━━━ Text section ━━━
Using setjmp() in a routine requires that anything whose value needs
*not* to be restored to its value when setjmp() was called in a
longjmp() be declare "volatile".
We can't force Bison or Berkeley YACC to do that with variables in the
parser function, so we can't safely do a setjmp() in the parser
function. *Some* compilers might recognize setjmp() and automatically
do that, either silently or with a warning, but that's not guaranteed by
the C language specification.
This could cause a problem if it trashes the value of local variables
storing pointers to the parser's pushdown stack, if they're assumed to
point to the *current* stack at the time the stack is freed at the end
of the parser function.
Instead, use setjmp/longjmp only inside functions defined in gencode.c;
have all functions called by the parser do a setjmp and, if it returns
1, return a null pointer, and have all those calls check the return
value and, if it's null, do a YYABORT.
━━━ Raw data ━━━
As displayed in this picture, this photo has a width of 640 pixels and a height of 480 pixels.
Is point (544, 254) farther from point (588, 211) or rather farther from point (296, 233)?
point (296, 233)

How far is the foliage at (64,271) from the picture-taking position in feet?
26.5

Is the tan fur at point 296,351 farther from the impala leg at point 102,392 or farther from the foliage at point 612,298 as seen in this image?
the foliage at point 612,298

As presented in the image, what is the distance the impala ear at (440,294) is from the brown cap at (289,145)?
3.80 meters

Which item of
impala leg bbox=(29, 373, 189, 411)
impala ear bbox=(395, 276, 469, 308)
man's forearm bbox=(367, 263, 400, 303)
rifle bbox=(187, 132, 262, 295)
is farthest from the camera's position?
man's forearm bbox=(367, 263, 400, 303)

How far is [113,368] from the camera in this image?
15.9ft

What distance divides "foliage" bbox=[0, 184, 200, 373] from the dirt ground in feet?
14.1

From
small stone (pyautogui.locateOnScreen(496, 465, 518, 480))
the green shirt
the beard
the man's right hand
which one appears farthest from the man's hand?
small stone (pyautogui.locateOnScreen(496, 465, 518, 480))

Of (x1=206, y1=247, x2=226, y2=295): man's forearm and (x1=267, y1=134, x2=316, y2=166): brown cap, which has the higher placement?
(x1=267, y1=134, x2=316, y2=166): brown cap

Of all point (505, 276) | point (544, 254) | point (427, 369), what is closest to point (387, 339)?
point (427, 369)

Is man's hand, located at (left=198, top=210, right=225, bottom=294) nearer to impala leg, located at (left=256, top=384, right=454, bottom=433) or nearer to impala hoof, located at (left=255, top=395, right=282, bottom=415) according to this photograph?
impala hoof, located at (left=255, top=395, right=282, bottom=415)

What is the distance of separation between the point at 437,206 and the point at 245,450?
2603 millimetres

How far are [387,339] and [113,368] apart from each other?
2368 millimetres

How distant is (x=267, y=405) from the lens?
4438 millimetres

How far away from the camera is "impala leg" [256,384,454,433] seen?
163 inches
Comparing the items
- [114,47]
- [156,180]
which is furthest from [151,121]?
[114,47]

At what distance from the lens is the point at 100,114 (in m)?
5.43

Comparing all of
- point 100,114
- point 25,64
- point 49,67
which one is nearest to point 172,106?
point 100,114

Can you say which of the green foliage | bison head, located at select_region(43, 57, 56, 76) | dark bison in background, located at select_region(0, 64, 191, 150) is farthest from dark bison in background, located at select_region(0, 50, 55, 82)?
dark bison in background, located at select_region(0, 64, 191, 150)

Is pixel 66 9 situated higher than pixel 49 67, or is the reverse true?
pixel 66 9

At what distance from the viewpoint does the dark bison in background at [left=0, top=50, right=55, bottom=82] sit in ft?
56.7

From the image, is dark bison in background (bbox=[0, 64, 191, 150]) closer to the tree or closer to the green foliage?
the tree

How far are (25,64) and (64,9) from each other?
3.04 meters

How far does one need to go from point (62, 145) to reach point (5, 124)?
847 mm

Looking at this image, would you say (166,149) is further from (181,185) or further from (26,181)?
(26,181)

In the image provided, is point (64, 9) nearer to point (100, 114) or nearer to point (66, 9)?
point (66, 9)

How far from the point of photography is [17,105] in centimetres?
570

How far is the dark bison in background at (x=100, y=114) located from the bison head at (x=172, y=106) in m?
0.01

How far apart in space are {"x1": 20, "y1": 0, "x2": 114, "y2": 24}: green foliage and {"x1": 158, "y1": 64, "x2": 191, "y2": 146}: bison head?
━━━
▶ **Objective 1**
Can you reproduce the setjmp() note word for word from "This could cause" to "do a YYABORT."?
▶ **Objective 2**
How many lines of the records contain the string "position"? Reply with the number alone.

▶ **Expected answer 1**
This could cause a problem if it trashes the value of local variables
storing pointers to the parser's pushdown stack, if they're assumed to
point to the *current* stack at the time the stack is freed at the end
of the parser function.
Instead, use setjmp/longjmp only inside functions defined in gencode.c;
have all functions called by the parser do a setjmp and, if it returns
1, return a null pointer, and have all those calls check the return
value and, if it's null, do a YYABORT.

▶ **Expected answer 2**
2